Де Сези, чтобы скрыть замешательство, охватившее его, подбросил в курильницу ароматические травы и постарался окутаться дымом. Он вспомнил день, когда Арсана потребовала именно эти доказательства. Он уступил, зная, что… концы в воду. Выплыла ли она сама, или только пояс нашли? Де Сези хотел спросить об этом, но язык его словно прилип к гортани.

Саакадзе насмешливо следил за струями фиолетового дыма.

— Опрометчивые поступки не похожи на дым курильницы, они оставляют след.

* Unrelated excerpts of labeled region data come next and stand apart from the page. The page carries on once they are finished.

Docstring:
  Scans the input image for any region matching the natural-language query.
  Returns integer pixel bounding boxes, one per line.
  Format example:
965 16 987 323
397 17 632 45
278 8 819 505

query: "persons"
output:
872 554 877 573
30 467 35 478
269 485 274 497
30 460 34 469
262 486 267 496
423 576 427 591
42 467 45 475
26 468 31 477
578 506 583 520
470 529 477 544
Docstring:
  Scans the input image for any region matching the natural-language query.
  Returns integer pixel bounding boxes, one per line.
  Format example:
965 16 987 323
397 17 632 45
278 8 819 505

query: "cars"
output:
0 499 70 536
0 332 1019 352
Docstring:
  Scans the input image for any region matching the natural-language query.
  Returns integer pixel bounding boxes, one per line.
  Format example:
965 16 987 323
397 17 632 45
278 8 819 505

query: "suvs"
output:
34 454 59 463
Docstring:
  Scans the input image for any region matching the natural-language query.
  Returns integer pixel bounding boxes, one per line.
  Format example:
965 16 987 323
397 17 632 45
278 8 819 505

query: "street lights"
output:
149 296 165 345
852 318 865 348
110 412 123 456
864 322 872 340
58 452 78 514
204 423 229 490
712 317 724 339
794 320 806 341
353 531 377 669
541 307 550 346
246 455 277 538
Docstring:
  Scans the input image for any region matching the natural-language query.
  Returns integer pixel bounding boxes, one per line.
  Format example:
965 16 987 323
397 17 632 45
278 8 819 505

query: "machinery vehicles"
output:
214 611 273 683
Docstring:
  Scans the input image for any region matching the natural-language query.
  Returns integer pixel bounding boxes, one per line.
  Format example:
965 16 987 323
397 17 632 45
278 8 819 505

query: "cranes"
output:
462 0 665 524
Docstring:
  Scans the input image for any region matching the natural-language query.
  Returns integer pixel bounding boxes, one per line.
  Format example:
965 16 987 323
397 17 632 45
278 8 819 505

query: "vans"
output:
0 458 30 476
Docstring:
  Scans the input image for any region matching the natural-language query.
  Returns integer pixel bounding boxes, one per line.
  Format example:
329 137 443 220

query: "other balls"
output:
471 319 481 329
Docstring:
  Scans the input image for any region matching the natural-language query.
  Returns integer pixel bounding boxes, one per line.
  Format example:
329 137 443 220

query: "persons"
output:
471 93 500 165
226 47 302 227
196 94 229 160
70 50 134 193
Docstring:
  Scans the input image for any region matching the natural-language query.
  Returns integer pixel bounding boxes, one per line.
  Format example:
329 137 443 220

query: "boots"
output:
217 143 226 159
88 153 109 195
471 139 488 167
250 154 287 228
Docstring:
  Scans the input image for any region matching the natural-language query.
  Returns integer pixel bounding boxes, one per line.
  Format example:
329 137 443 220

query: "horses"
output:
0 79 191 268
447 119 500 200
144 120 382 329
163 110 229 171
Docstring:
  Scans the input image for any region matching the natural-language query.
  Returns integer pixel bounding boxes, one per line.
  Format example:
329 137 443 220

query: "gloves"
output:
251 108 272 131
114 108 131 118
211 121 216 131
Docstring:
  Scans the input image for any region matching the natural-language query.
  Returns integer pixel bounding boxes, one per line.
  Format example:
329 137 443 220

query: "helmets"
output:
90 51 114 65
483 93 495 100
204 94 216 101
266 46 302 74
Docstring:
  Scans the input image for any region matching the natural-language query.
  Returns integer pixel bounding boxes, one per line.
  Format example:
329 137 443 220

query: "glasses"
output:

Разве не мог за графа написать слуга? Боно? Посол может писать даже о том, что настал час, когда одно государство может ограбить другое, но грабителю опасно доверяться медальону. — Заметив нервное движение руки де Сези, Моурави услужливо подал ему шпагу и хладнокровно продолжал: — Так вот, говорить все можно, особенно красивым женщинам, но писать опасно.

— Сколько?

— Все!

— Все! Все! — теряя самообладание, взревел де Сези. — И Серого монаха? И кардинала Ришелье?

— Нет, они мне ни к чему. А вот послу нужны сдержанность и улыбка, а не НИЧЕГО на птичьем молоке.

— Вы… Вы надеетесь играть со мною, как с голубком коршун?

— Вернее, как барс с лисицей.

— Сколько? — прохрипел де Сези. — Сколько?!

— За что?

— За письмо и медальон?

— Жизнь Эракле Афендули неприкосновенна.

— Согласен!

— Не верю!

— Отлично! Что в залог? Сундук?

— Э-э, посол так дешево ценит бесценную жизнь Эракле?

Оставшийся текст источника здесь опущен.